Soal Latihan:
**a.** Salin dari kutipan teks seluruh bagian mulai dari "Tokoh Jaringan Islam" hingga ke "detikcom, Rabu (25/10/2017).", sama persis dengan aslinya.
**b.** Tentukan apakah setiap pernyataan berikut sesuai dengan kutipan teks. Jawab ya atau tidak, lalu kutip kata-kata dari teks yang menjadi dasarnya. (i) Ulil Abshar Adalla mengaku kaget dengan temuan survei tersebut. (ii) Pesan ceramah ulama populer pilihan kelas menengah Islam disebut lebih bersifat instruktif. (iii) Ulil berbincang dengan detikcom pada hari Rabu.
**c.** Menurut kutipan teks, khotbah seperti apa yang lebih dipilih oleh telinga kelompok menengah muslim?

Kutipan Teks:

Tokoh Jaringan Islam Liberal (JIL), Ulil Abshar Adalla, mengaku tak kaget dengan temuan survei tersebut. Ia sudah lama melihat gejala konservatisme kelompok menengah muslim. Telinga mereka lebih memilih khotbah yang mengajarkan Islam eksklusif.
"Ulama yang memiliki pesan universal tidak terlalu menarik. Tetapi ini semua kita sudah tahu," jelasnya ketika berbincang dengan detikcom, Rabu (25/10/2017).
Ia menyebutkan isi ceramah ulama populer pilihan kelas menengah Islam ini tak berisi pesan universal. Bahkan secara kredibiltas dan silsilah, mereka jauh dari ulama konvensional. Namun pesan ceramah mereka lebih bersifat instruktif.

[Bagian dari berkas data]
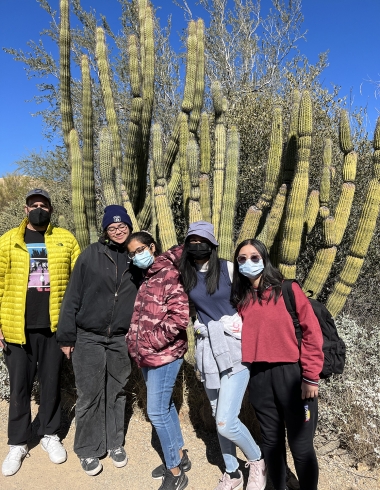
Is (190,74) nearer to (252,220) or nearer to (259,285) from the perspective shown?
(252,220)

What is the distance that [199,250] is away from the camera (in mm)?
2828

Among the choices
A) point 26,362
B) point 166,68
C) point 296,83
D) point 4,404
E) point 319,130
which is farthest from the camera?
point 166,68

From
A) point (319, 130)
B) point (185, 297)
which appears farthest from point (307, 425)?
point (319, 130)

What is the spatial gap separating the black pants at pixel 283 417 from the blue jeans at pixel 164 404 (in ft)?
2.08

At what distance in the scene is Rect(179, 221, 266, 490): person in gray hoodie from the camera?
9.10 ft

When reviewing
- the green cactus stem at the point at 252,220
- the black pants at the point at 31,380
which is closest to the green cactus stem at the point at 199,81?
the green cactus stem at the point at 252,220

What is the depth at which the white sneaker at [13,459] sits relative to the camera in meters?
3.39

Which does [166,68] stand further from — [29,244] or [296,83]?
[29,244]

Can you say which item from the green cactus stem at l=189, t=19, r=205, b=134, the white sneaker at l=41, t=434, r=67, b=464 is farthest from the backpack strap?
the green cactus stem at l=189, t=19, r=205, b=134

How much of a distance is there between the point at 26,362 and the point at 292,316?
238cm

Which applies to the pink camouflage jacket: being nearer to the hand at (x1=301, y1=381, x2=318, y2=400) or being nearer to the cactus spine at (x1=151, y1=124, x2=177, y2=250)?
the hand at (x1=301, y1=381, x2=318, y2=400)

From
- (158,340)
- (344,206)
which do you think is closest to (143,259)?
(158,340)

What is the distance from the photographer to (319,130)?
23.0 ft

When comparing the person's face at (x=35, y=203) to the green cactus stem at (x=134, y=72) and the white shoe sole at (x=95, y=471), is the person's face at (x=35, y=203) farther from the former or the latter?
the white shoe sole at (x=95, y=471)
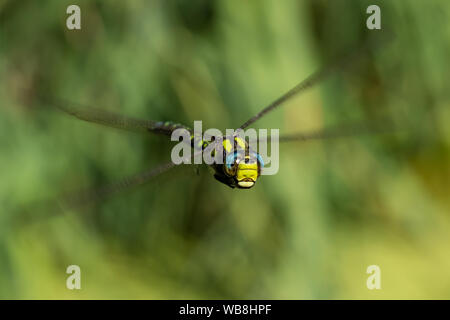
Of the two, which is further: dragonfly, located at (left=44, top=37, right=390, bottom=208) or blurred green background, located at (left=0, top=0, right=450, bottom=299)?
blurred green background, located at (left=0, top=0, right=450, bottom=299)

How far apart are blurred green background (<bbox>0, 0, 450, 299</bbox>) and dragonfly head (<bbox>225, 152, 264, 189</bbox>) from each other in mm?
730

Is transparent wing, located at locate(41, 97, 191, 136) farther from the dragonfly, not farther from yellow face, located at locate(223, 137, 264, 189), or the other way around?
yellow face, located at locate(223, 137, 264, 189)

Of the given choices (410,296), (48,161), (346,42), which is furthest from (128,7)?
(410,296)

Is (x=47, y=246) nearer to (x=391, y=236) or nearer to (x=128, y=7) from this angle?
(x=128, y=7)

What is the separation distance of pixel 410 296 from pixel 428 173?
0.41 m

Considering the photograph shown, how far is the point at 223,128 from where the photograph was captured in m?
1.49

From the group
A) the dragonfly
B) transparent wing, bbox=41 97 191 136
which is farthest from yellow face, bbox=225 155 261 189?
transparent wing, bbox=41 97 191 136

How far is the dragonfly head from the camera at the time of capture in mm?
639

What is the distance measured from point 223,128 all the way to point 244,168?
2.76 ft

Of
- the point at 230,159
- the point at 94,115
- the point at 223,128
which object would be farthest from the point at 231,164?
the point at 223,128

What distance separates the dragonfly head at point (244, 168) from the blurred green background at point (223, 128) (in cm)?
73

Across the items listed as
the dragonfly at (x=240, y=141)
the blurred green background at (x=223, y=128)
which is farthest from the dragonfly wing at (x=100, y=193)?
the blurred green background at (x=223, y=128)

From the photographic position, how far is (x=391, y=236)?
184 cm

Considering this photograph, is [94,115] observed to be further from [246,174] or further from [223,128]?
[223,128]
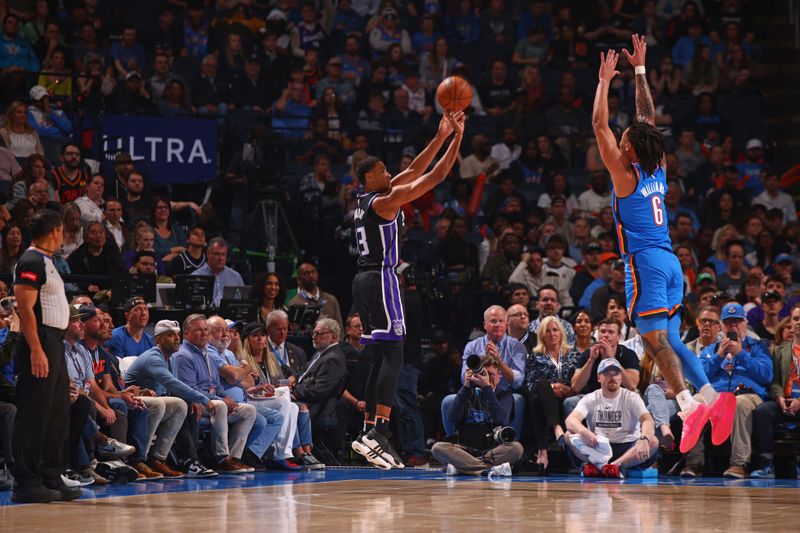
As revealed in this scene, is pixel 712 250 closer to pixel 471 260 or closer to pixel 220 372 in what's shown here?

Jawaban Latihan:
**a.**
Tokoh Jaringan Islam Liberal (JIL), Ulil Abshar Adalla, mengaku tak kaget dengan temuan survei tersebut. Ia sudah lama melihat gejala konservatisme kelompok menengah muslim. Telinga mereka lebih memilih khotbah yang mengajarkan Islam eksklusif.
"Ulama yang memiliki pesan universal tidak terlalu menarik. Tetapi ini semua kita sudah tahu," jelasnya ketika berbincang dengan detikcom, Rabu (25/10/2017).

**b.** (i) Tidak: "mengaku tak kaget dengan temuan survei tersebut". (ii) Ya: "Namun pesan ceramah mereka lebih bersifat instruktif." (iii) Ya: "ketika berbincang dengan detikcom, Rabu (25/10/2017)".

**c.** Khotbah yang mengajarkan Islam eksklusif.